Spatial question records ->

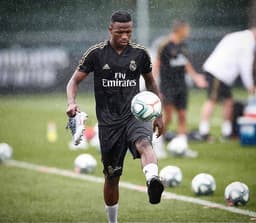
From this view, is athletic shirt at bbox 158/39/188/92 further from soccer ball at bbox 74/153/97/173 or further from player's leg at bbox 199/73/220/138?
soccer ball at bbox 74/153/97/173

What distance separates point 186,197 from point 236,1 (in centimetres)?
992

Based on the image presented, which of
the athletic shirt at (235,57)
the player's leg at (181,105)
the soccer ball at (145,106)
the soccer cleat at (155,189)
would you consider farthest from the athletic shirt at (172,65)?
the soccer cleat at (155,189)

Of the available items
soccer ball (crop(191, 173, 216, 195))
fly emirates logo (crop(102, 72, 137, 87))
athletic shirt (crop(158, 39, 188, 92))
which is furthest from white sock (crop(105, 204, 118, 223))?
athletic shirt (crop(158, 39, 188, 92))

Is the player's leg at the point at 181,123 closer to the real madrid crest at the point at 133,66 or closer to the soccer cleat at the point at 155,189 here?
the real madrid crest at the point at 133,66

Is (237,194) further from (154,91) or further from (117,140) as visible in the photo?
(117,140)

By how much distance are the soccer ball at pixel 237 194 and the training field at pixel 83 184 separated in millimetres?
134

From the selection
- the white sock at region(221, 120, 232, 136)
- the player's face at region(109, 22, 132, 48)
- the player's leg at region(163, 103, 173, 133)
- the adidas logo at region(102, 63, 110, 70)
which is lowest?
the white sock at region(221, 120, 232, 136)

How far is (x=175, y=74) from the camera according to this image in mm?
15500

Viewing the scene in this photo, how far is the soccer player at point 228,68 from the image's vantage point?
15430 millimetres

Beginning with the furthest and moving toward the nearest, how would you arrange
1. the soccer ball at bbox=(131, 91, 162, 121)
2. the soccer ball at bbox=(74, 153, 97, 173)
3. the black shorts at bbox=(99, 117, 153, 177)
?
the soccer ball at bbox=(74, 153, 97, 173) → the black shorts at bbox=(99, 117, 153, 177) → the soccer ball at bbox=(131, 91, 162, 121)

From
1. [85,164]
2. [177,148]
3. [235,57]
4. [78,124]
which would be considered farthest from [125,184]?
[235,57]

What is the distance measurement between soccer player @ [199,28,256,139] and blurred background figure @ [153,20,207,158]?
2.33 feet

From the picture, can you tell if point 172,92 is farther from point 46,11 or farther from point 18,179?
point 18,179

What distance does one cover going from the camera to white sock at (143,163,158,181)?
7.47 metres
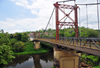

Exercise directions ->
Starting at the line containing "Viewing the scene" and ending at the end of the rows, write the lines out again with "soccer player" swapped for "football player" and everything else unchanged. Leave the pictures out.

Written solution ->
Viewing the scene in this photo, how far is the football player at point 228,68 from the image's vantage point?
15430 millimetres

Beginning with the furthest and moving toward the nearest, how would you arrange
1. the soccer ball at bbox=(131, 91, 162, 121)
2. the soccer ball at bbox=(74, 153, 97, 173)
3. the black shorts at bbox=(99, 117, 153, 177)
?
the soccer ball at bbox=(74, 153, 97, 173) → the black shorts at bbox=(99, 117, 153, 177) → the soccer ball at bbox=(131, 91, 162, 121)

From
1. [85,164]
2. [177,148]
3. [235,57]
4. [78,124]
which would be considered farthest from [125,184]?
[235,57]

What is the distance measurement between football player @ [199,28,256,139] and blurred background figure @ [153,20,207,158]?
2.33 feet

From the picture, can you tell if point 172,92 is farther from point 46,11 or farther from point 18,179?
point 18,179

What distance does one cover going from the camera to white sock at (143,163,158,181)?
7.47 metres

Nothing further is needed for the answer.